The two halves of the platform
(i) Computational toolkit
The toolkit ships fourteen open-source modules: LightSIDE-AthDGC for PROIEL syntactic features (dependency arcs, argument-structure frames, morphology bundles); LightSIDE-compatible text-feature extraction; a NoSketch-style concordancer; fine-tuned Stanza checkpoints for diachronic Greek (grc_byz_proiel, grc_lbem_proiel, grc_mod_proiel; Hugging Face mirror ships at v0.5); a per-verb argument-structure extractor; a cross-lingual alignment viewer (Neo4j); a corpus-fix toolkit; a showcase generator; a PROIEL XML 2.0 exporter; a v0.5 PROIEL XML 2.0 schema validator; a v0.5 valency-frame database client; a v0.5 retranslation-pair browser; a v0.5 retelling-chain explorer; and the Quarto template pack that generates this very site. All modules are usable on any PROIEL-style historical treebank, not only on the AthDGC corpus. See Tools.
(ii) Diachronic Greek treebank
The treebank covers Homeric, Classical, Koine, Late Antique, Byzantine, Late Byzantine, Early Modern, and Modern Greek, with verse-level cross-lingual alignment of the New Testament to Latin (Vulgate), Gothic (Wulfila), Old Church Slavonic (Marianus), and Classical Armenian (the last in ingestion at v0.5). Sanskrit, Old English, Avestan, Old Persian, and Ukrainian are queued at v0.7. See Samples for representative sentences per period with full PROIEL annotation.
Open-access source chain
Every primary source text is open-access (public domain, CC-BY, CC-BY-SA, or equivalent). Greek sources draw on Perseus Digital Library, Open Greek and Latin / First1K (Leipzig), SBL Greek NT, Tischendorf and Westcott-Hort, Rahlfs LXX via openscriptures.org, Papyri.info, Patrologia Graeca via Documenta Catholica Omnia, Bibliotheca Augustana, Anemi (UoC), and Wikisource el. IE parallels draw on Vulsearch + Latin Library, the Wulfila Project (University of Antwerp), TITUS (Frankfurt), Digilib Armenian, GRETIL (Goettingen), SARIT, TEAMS, the DOE corpus, and the National Library of Ukraine. The annotation layer is AthDGC-original under CC-BY-4.0. In-copyright editions are never republished verbatim; we use the open-access antecedent or short quotation samples under fair use.

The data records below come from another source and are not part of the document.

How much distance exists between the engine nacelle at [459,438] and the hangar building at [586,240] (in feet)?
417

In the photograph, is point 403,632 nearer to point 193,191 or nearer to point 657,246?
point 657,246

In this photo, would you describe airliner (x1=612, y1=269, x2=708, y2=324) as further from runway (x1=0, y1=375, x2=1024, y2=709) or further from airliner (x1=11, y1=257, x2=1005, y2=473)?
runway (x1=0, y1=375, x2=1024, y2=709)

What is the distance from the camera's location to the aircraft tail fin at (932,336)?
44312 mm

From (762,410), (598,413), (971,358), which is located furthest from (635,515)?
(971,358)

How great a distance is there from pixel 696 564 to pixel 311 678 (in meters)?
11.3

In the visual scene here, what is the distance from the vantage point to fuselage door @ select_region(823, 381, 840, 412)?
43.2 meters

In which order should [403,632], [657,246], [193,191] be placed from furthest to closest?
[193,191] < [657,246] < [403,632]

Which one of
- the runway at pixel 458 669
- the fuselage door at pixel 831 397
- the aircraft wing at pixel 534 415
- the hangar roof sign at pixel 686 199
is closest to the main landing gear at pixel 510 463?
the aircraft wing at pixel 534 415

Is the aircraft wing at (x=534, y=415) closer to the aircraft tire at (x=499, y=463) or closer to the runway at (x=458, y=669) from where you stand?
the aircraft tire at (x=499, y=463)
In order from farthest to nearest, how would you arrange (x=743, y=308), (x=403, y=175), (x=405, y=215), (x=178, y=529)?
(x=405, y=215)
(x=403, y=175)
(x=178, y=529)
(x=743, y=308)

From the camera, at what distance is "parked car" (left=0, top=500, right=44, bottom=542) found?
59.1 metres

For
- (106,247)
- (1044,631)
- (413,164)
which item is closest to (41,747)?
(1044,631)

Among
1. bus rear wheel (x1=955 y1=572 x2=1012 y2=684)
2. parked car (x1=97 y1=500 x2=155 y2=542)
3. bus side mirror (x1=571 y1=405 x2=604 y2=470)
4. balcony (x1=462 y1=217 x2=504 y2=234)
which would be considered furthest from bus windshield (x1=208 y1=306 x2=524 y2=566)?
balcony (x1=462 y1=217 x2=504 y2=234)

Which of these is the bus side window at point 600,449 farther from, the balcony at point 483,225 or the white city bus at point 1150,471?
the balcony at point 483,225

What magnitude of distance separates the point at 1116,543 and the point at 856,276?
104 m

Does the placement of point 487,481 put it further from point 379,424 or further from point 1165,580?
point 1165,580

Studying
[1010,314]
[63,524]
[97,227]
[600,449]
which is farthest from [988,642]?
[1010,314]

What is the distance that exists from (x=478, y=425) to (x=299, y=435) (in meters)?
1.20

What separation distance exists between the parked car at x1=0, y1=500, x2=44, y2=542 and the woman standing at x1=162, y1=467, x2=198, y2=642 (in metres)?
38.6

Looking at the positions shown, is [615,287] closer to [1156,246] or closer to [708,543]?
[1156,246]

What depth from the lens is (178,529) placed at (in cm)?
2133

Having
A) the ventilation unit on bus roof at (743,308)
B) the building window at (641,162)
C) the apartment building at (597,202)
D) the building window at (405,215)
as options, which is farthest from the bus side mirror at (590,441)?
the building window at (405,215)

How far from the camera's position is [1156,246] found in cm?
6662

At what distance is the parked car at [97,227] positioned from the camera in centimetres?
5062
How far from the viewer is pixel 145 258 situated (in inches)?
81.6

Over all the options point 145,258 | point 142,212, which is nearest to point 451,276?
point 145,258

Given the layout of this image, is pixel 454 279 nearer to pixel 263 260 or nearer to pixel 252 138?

The treebank is built by an autonomous daily harvest pipeline on the GRNET ARIS national HPC: discovery, filtering, OCR conversion to PROIEL XML 2.0, Stanza dependency parsing, and cross-lingual alignment to the four IE witnesses.
Status
The platform is published in continuous release. The tools are usable today; the corpus is at v0.4 and is undergoing an audit pass on the ARIS side before the wide v0.5 release. Public samples are drawn from the v0.4 partitions and rendered through the standard AthDGC PROIEL pipeline. Dependency parses and morphology are produced by Stanza grc_proiel and curated by the AthDGC team; individual sentences may still contain Stanza-introduced errors (lemmatisation of contracted forms, POS of pronouns, feature-bundle mismatches), which are corrected at the source in continuous data-cleanup passes (see fix_corpus_data.py in the source repository).
See the Method section of the data paper for the complete pipeline description.
Funding
Funded by the Hellenic Foundation for Research and Innovation (HFRI) under the 3rd Call for HFRI Research Projects to support Post-Doctoral Researchers, Project No. 20577; with complementary support from the Greece 2.0 National Recovery and Resilience Plan. Compute supplied by GRNET ARIS (Greek national HPC), allocation pa260305.
Funded project: CVL-CDSAML - A Corpus-based Valency Lexicon for a Contrastive and Diachronic Study of Ancient and Medieval Languages.